Le suivi militaire américain en défaut
Le département américain de la Défense a reconnu de graves lacunes dans le suivi de l’aide militaire envoyée à Israël après l’attaque du 7 octobre 2023 menée par le Hamas. Un rapport récemment publié par le contrôleur du Pentagone révèle que des milliards de dollars d’équipements militaires américains n’ont pas été correctement tracés, soulevant des inquiétudes sur la gestion des transferts d’armes dans un contexte de guerre intense.
Selon ce document, sur les 13,4 milliards de dollars d’aide militaire transférés à Israël depuis le début du conflit à Gaza, une part significative des équipements soumis à un « contrôle renforcé de l’utilisation finale » échappe à une traçabilité complète. En novembre 2024, seuls 44 % de ces matériels faisaient l’objet de registres jugés conformes, contre 69 % avant le déclenchement des hostilités. Cette chute brutale témoigne des difficultés rencontrées par les services américains pour appliquer leurs propres règles de supervision dans un environnement opérationnel dégradé.

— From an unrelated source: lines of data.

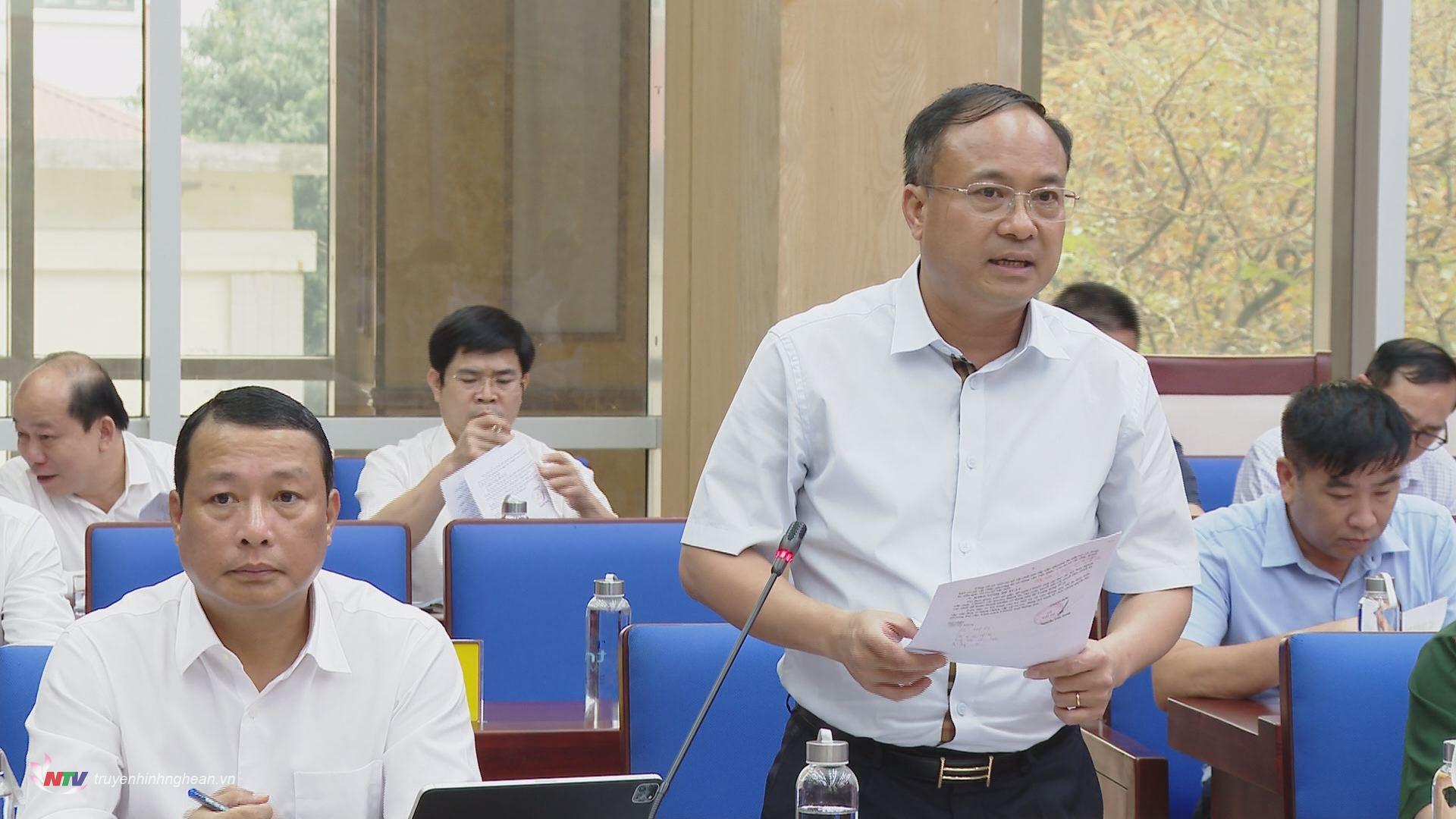 Đồng chí Nguyễn Viết Hưng - Giám đốc Sở Nội vụ trình bày Tờ trình dự thảo Đề án. 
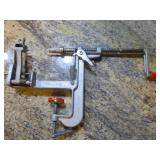 Pampered Chef Apple Corer / Peeler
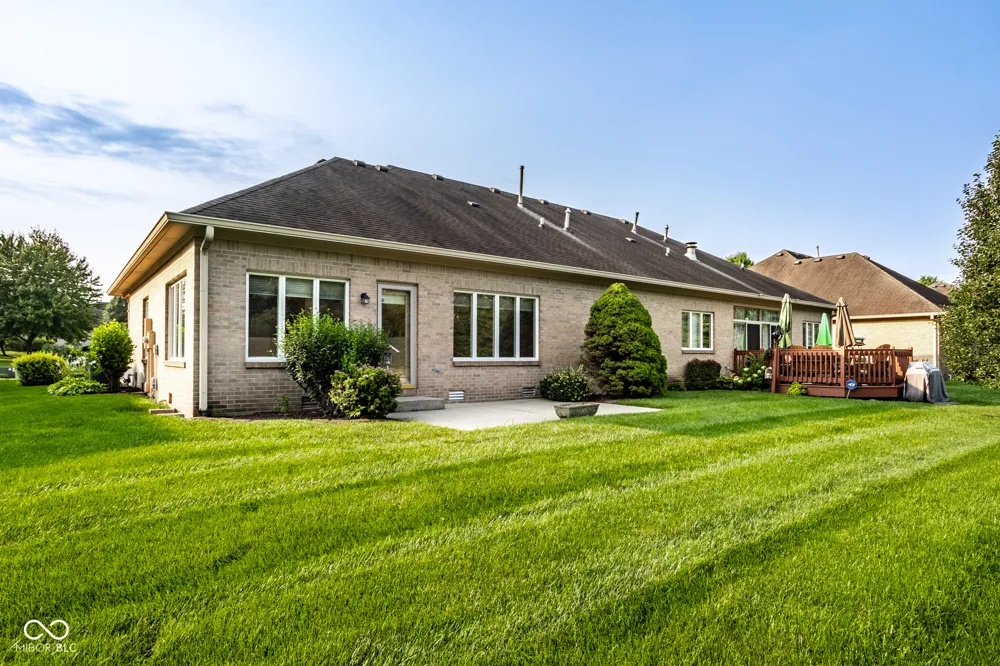 1392 Heron Ridge Greenwood, IN 46143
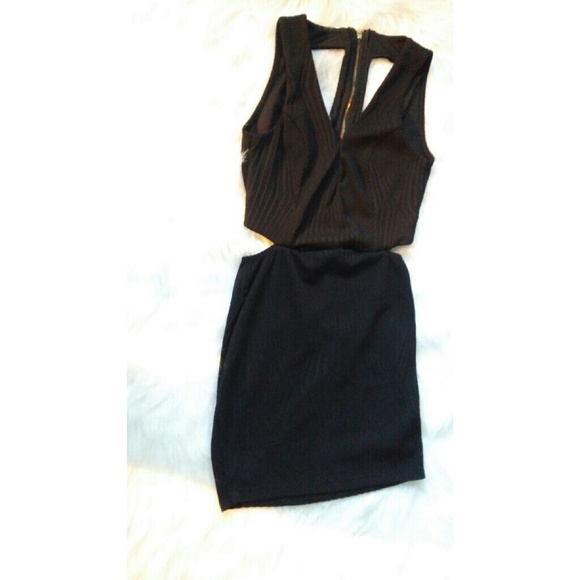 Black dress - Picture 1 of 2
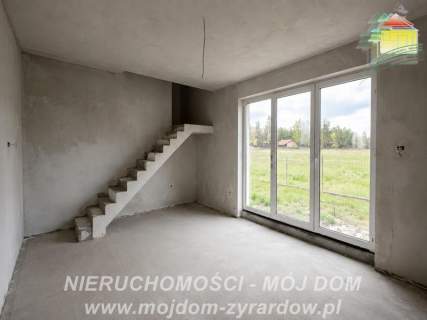 NOWOCZESNY DOM W ZABUDOWIE BLIŹNIACZEJ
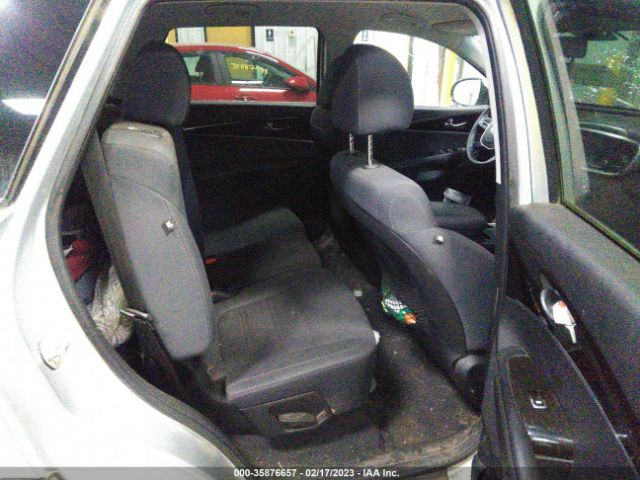 5XYPGDA57KG444369 KIA Sorento Lx V6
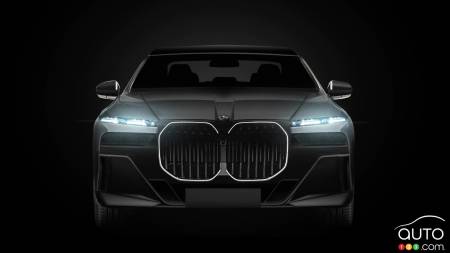 BMW i7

Les auteurs du rapport expliquent ces manquements par une combinaison de facteurs. D’une part, des pénuries de personnel qualifié ont affecté les équipes chargées du suivi logistique et administratif. D’autre part, l’évolution rapide de la situation sécuritaire en Israël et dans la région a profondément modifié les conditions d’accès, rendant les inspections physiques plus complexes, voire impossibles dans certains cas. Le document souligne néanmoins que ces explications ne sauraient suffire à justifier l’ampleur des lacunes constatées.
L’enjeu dépasse la simple question administrative. Le rapport met en garde contre le risque que des technologies militaires américaines sensibles puissent être capturées par des acteurs hostiles. En l’absence de mécanismes de contrôle efficaces, des systèmes d’armement ou des composants stratégiques pourraient fournir à des adversaires des informations précieuses sur les capacités technologiques américaines. Une telle situation affaiblirait l’avantage militaire des États-Unis et de leurs alliés, tout en augmentant les menaces à long terme sur les forces occidentales.
Certaines parties du rapport ont été expurgées pour des raisons de sécurité, et les types exacts d’armes concernés n’y sont pas détaillés. Toutefois, le document rappelle que la législation fédérale américaine, notamment les textes encadrant l’exportation et l’utilisation des équipements militaires, impose un suivi strict des armes vendues, louées ou transférées à des partenaires étrangers, y compris des alliés proches comme Israël.
L’un des points les plus marquants concerne les munitions. Entre octobre 2023 et avril 2024, les autorités américaines reconnaissent avoir perdu la trace de 42 cargaisons, représentant plus de quatre millions de munitions. Une partie importante de ces stocks aurait déjà été utilisée dans les combats à Gaza, ce qui complique encore davantage toute tentative de reconstitution a posteriori des flux logistiques.
Le rapport pointe également des insuffisances dans la chaîne de supervision. Le CENTCOM, chargé de la zone, ainsi que l’Agence de coopération en matière de sécurité du département de la Défense, n’auraient pas exercé un contrôle suffisant sur la mise en œuvre du programme en Israël. Ces difficultés ne sont pas inédites : lors de la guerre contre l’État islamique en Irak entre 2014 et 2017, des problèmes similaires avaient déjà été identifiés, liés aux contraintes du terrain et à la menace sécuritaire élevée.
Face à ces constats, le contrôleur général du Pentagone a recommandé qu’une inspection du Bureau de coopération en matière de sécurité avec Israël soit menée, sur place ou à distance, durant l’exercice budgétaire 2026. Le CENTCOM a d’ores et déjà indiqué qu’il entendait suivre cette recommandation, signe que le sujet est désormais pris au sérieux au plus haut niveau de l’appareil militaire américain.